I asked Julia what she thought about the popularity of self-publishing among first-time authors thanks to the advent of e-readers. Was this a route she would recommend for the serious writer who was finding it difficult to get published on the conventional agent-publisher path?

"I don't know enough about it. It's a very speculative question.

"I believe in the democratisation of all these things, but at the same time I do feel very strongly that books need to be edited."

From the days of Robert Cormier and S E Hinton through to today's leading writers such as Anthony McGowan and Melvin Burgess, young adult fiction has always ventured into dark and disturbing areas. Was there any subject matter Julia believed was unsuitable?

"Violence is off-limits. I read a book this morning and it starts with 60 pages of a child being beaten up. That angered me.

"There is nothing wrong with death in children's books, but it has to be handled in an emotionally sophisticated way."

I asked her what made a book worthy of Puffin's Modern Classics list? How did you define a classic?

She replied: "I guess it's books that have long-lasting values. You look at something like Charlotte's Web and you can feel it."

And what are the classics of the future? Which contemporary authors will we still be reading?

She believes it's irrelevant how much a publisher pushes an author or how many copies a book sells. That's no guarantee of longevity.

"It's very often the quiet books that last," she said.

So, if she had to stick her neck out, who did she believe was headed for classic status?

Patrick Ness's Carnegie winner is likely to last, says Julia
She cited Patrick Ness, particularly The Knife of Never Letting Go and the recent Carnegie Medal-winner A Monster Calls.

Although she's not a fan of fantasy, Julia earmarked Philip Reeve's Mortal Engines series as one that would last.

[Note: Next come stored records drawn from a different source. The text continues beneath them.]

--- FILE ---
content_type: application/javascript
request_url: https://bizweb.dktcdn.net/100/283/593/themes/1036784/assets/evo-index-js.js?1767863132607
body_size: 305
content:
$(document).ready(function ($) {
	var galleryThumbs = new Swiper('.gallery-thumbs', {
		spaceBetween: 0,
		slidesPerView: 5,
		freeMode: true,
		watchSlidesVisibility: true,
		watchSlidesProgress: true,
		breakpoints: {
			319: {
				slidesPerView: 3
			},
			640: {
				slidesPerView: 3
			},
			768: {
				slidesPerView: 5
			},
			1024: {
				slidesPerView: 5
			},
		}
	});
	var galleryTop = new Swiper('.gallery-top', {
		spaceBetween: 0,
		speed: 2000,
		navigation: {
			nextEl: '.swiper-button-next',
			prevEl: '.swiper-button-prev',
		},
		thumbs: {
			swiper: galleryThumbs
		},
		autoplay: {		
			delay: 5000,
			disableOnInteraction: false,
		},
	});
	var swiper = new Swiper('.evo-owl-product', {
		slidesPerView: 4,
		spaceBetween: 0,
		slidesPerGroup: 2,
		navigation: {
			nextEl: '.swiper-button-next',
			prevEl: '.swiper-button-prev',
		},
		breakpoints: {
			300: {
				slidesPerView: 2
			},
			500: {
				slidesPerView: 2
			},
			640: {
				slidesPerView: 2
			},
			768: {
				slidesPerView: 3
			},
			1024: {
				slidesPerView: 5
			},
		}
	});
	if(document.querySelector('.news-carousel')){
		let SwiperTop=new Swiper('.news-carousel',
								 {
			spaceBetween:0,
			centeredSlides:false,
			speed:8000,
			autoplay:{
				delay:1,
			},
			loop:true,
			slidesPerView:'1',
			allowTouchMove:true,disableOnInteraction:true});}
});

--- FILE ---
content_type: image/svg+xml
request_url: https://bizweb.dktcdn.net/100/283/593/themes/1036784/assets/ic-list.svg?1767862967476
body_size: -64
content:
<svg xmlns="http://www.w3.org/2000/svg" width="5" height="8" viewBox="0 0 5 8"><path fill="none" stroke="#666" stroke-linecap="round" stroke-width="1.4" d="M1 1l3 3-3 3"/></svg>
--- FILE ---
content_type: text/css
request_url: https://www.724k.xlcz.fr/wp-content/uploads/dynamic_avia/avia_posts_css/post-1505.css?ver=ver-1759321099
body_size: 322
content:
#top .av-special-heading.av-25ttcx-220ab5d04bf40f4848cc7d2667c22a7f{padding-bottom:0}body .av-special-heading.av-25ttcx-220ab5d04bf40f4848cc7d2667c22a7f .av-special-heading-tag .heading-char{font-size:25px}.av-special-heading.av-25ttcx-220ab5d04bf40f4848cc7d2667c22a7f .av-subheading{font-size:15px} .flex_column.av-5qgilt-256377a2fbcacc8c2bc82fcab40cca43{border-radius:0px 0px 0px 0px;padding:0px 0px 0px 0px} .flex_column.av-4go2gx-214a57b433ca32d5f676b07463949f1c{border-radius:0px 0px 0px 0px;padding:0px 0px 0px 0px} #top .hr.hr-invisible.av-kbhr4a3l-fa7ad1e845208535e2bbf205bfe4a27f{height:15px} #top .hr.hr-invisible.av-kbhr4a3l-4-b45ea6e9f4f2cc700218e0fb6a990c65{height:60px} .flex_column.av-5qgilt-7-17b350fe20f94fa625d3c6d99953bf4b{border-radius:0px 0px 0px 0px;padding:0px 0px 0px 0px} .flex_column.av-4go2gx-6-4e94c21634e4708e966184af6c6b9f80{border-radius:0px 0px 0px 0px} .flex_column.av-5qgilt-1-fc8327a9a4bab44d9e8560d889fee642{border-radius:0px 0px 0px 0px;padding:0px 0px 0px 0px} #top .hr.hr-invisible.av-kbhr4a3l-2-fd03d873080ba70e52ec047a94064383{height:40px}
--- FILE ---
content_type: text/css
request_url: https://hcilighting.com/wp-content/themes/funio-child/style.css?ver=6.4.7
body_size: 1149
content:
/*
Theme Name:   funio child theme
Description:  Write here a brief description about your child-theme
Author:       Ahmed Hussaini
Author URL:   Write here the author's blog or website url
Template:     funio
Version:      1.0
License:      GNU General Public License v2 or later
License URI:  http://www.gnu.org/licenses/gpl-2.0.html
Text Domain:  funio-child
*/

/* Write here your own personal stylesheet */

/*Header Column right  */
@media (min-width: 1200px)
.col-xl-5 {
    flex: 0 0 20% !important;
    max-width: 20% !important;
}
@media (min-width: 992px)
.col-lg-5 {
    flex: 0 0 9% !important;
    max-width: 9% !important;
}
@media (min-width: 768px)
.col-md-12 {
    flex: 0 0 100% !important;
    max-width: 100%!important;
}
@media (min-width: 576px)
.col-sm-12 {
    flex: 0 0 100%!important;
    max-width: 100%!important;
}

"Geraldine McCaughrean should still be read. She's an exceptionally talented writer - she writes a different book every time. I also think How I Live Now by Meg Rosoff will still be read 20 years from now.

"But, you know, not all authors write good books all the time. Philippa Pearce, for example. Not all of her books are good."

So, there you have it. If you have first editions of anything by Patrick Ness, Philip Reeve, Geraldine McCaughrean or Meg Rosoff, it's probably wise to take very good care of them. Chances are they will be worth something in the years ahead.

• Many thanks to Julia for sparing an hour on a Sunday morning to speak to Bookengine.